==== EXTRACT TO READ ====

The world was my father and mother, big sister and little brother. The single-level ranch house on Carteret Court, and a few blocks beyond. A mile away, Fairwood School, a couple dozen white suburban kids, led by the teacher — in sixth grade Miss Benson, who lived with school secretary Miss Palmer, an arrangement we kids never thought twice about, but whose significance would strike me about 25 years later in one of those “Ohhh ...” moments.

Order reigned, and while life in all its messiness certainly roiled places far from Berea, Ohio — wars, protests, moon launches — even those were rational, understandable, delivered in sensible reports each morning in the Cleveland Plain Dealer and at 5:30 by Walter Cronkite on the “CBS Evening News.” The little black and white TV was perched next to the dining room table, and we’d all watch, my father mandating silence.

==== COLLECTED DATA ====

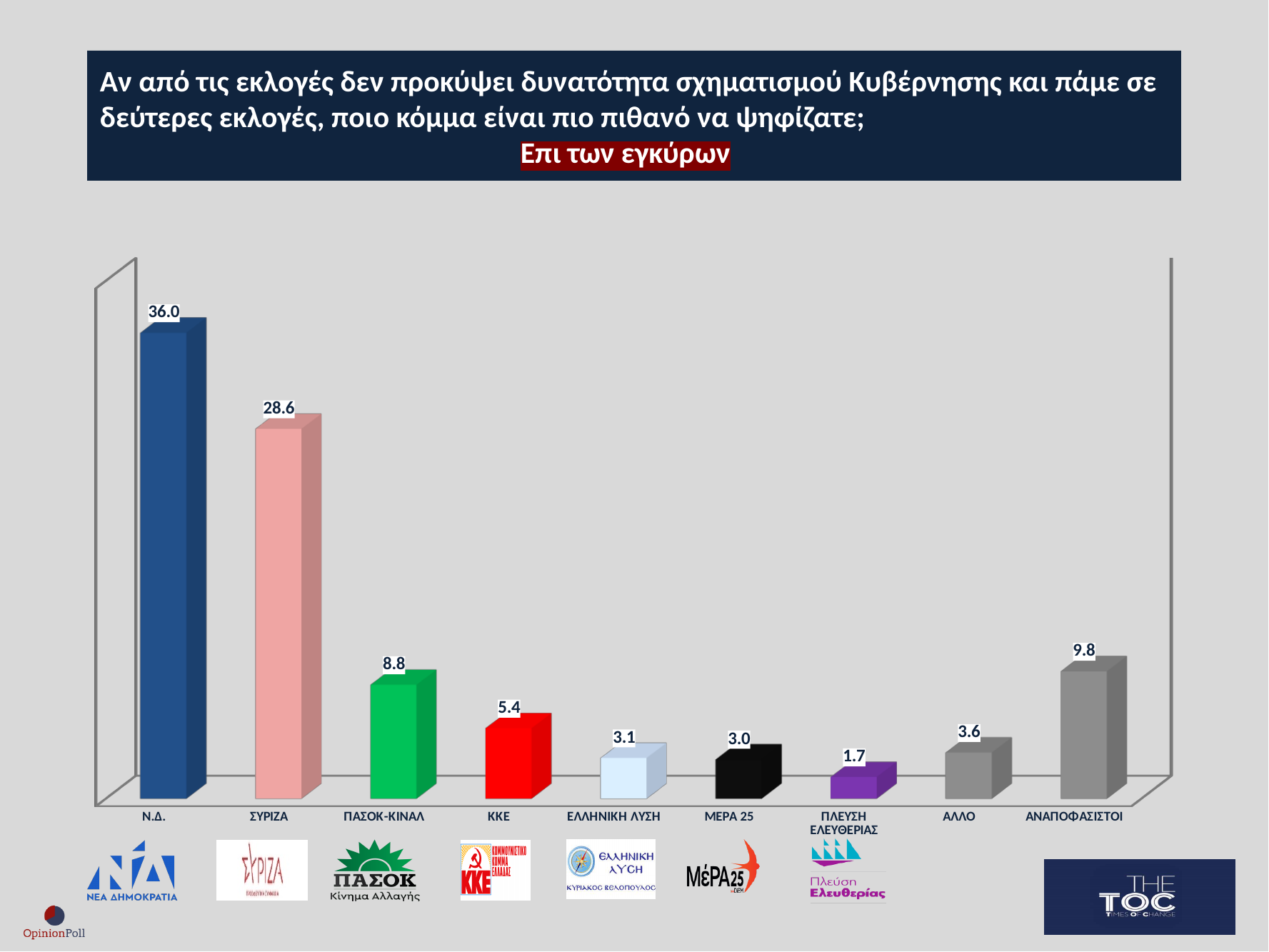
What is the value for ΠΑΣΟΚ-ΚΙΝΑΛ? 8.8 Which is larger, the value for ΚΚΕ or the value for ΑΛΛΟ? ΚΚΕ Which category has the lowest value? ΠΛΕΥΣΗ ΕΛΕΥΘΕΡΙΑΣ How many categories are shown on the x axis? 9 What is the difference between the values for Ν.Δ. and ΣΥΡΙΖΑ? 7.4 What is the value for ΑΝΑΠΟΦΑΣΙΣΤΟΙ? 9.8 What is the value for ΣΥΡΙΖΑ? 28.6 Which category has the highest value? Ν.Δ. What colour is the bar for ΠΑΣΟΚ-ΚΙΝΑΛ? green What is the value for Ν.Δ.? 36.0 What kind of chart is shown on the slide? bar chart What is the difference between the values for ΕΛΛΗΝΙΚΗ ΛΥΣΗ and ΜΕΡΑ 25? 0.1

====

*ACTIVITY*
Could you give the childhood memoir passage again between "Order reigned, and" and "father mandating silence.", inclusive, swapping "dining room table" for "kitchen counter"?

*ANSWER FOR THIS EXERCISE*
Order reigned, and while life in all its messiness certainly roiled places far from Berea, Ohio — wars, protests, moon launches — even those were rational, understandable, delivered in sensible reports each morning in the Cleveland Plain Dealer and at 5:30 by Walter Cronkite on the “CBS Evening News.” The little black and white TV was perched next to the kitchen counter, and we’d all watch, my father mandating silence.